### Travail à faire
(1) Réécrivez le passage du texte sur la Veillée pascale allant de « S. M. - Au cours » jusqu'à « eucharistique. », en y remplaçant « concélébrants » par « célébrants ».
(2) Selon le texte sur la Veillée pascale, de combien de concélébrants le Pape était-il entouré ?

------ Texte à lire ------

S. M. - Au cours de la veillée pascale, samedi soir, Benoît
XVI a affirmé avec force que l'homme n'est pas un produit accidentel de
l'évolution ; la Raison divine est au commencement.
Entouré de trente concélébrants, le Pape a présidé la liturgie solennelle de
la Veillée pascale, en la basilique Saint-Pierre, ce 23 avril, une
célébration riche en symboles, rythmée par la bénédiction du feu, la
procession, la liturgie de la parole, le rite baptismal et la liturgie
eucharistique.
Dans son homélie, le Pape a commenté le récit de la Création.
Basilique Saint-Pierre
Samedi Saint, 23 avril 2011
Chers frères et sœurs!
Deux grands signes caractérisent la célébration liturgique de la Veillée
Pascale. Il y a d’abord le feu qui devient lumière. La lumière du cierge
pascal, qui au cours de la procession à travers l’église enveloppée dans
l’obscurité de la nuit devient une vague de lumières et nous parle du Christ
comme véritable étoile du matin, qui ne se couche pas éternellement – du
Ressuscité en qui la lumière a vaincu les ténèbres. Le deuxième signe est
l’eau. Elle rappelle, d’une part les eaux de la Mer Rouge, l’effondrement et
la mort, le mystère de la croix. Ensuite cependant, elle se présente à nous
comme une eau de source, comme un élément qui apporte la vie dans la
sécheresse. Elle devient ainsi l’image du Sacrement du Baptême, qui nous
rend participants de la mort et de la résurrection de Jésus Christ.

------ Informations fournies ------

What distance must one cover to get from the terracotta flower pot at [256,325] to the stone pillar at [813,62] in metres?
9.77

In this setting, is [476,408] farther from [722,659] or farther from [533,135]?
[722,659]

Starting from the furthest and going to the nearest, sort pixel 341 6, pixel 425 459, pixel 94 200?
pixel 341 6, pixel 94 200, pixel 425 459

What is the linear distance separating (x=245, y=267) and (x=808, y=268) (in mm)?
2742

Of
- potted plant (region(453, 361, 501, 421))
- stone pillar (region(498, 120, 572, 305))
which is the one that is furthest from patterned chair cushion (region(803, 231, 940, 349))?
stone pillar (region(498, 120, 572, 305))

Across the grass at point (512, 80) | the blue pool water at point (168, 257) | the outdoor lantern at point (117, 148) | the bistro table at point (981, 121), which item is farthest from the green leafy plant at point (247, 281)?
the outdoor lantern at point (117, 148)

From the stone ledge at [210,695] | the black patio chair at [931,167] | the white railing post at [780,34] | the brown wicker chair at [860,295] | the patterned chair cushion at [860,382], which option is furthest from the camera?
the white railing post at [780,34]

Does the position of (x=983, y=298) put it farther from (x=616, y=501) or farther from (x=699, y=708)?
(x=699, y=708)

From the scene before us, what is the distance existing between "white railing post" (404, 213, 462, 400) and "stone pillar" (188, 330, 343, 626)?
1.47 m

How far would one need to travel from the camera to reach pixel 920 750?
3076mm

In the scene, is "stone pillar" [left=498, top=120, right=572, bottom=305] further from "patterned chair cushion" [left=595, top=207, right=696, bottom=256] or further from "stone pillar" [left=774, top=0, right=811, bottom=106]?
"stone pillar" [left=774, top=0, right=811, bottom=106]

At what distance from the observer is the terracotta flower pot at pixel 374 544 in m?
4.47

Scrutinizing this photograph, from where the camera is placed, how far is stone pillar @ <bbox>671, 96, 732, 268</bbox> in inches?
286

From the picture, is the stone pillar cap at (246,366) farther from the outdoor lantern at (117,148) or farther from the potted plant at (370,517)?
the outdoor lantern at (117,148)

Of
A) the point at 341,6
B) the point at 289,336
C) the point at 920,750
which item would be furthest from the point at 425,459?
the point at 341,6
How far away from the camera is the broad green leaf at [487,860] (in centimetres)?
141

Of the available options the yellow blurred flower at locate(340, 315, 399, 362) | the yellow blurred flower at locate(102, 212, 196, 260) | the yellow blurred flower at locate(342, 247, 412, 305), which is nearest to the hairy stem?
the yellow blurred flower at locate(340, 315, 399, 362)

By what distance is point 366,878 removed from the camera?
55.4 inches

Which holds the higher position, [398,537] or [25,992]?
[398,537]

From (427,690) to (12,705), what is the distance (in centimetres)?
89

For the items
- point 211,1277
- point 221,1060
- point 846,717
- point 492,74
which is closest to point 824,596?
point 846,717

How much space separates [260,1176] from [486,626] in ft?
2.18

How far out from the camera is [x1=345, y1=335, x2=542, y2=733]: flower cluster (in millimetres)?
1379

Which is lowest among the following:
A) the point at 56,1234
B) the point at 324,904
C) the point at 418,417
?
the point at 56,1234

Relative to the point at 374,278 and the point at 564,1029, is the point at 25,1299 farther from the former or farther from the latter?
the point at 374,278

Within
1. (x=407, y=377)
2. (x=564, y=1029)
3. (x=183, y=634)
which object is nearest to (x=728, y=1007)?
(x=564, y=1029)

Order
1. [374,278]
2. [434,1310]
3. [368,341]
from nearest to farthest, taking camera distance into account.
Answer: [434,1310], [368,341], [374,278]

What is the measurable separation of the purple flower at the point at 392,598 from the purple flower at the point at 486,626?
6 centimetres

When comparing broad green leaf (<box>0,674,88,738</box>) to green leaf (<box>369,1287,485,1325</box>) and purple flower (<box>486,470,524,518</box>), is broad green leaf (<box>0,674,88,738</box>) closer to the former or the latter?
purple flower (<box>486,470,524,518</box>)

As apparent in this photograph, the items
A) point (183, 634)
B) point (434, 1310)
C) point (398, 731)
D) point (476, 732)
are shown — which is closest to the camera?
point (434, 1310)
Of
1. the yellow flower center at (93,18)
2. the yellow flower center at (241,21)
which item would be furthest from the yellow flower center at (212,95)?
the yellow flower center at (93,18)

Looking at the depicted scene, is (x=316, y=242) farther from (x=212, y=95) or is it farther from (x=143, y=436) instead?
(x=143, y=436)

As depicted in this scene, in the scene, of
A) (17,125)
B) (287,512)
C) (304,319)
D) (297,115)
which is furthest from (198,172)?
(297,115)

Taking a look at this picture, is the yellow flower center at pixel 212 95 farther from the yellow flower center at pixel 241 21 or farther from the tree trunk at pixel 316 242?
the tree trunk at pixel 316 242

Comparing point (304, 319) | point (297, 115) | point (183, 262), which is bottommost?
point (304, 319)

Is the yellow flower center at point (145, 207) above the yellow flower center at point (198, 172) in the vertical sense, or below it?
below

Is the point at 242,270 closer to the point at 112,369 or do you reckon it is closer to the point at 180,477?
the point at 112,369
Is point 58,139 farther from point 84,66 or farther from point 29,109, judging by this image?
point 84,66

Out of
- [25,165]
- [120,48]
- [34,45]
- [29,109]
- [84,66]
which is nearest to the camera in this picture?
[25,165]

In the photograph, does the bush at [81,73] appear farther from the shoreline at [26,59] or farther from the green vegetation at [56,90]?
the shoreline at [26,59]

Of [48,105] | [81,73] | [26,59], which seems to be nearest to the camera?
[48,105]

------

### Résultats dans l'ordre
(1)
S. M. - Au cours de la veillée pascale, samedi soir, Benoît
XVI a affirmé avec force que l'homme n'est pas un produit accidentel de
l'évolution ; la Raison divine est au commencement.
Entouré de trente célébrants, le Pape a présidé la liturgie solennelle de
la Veillée pascale, en la basilique Saint-Pierre, ce 23 avril, une
célébration riche en symboles, rythmée par la bénédiction du feu, la
procession, la liturgie de la parole, le rite baptismal et la liturgie
eucharistique.

(2) Il était entouré de trente concélébrants.